What is expected: Reproduce the following material verbatim, every line of it.

Supplied material:
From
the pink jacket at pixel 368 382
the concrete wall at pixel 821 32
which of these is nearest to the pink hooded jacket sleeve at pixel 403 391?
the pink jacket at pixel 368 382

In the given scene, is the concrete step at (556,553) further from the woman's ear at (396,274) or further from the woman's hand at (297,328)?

Correct answer:
From
the pink jacket at pixel 368 382
the concrete wall at pixel 821 32
which of these is nearest to the pink hooded jacket sleeve at pixel 403 391?
the pink jacket at pixel 368 382

In the given scene, is the concrete step at (556,553) further from the woman's ear at (396,274) or further from the woman's hand at (297,328)?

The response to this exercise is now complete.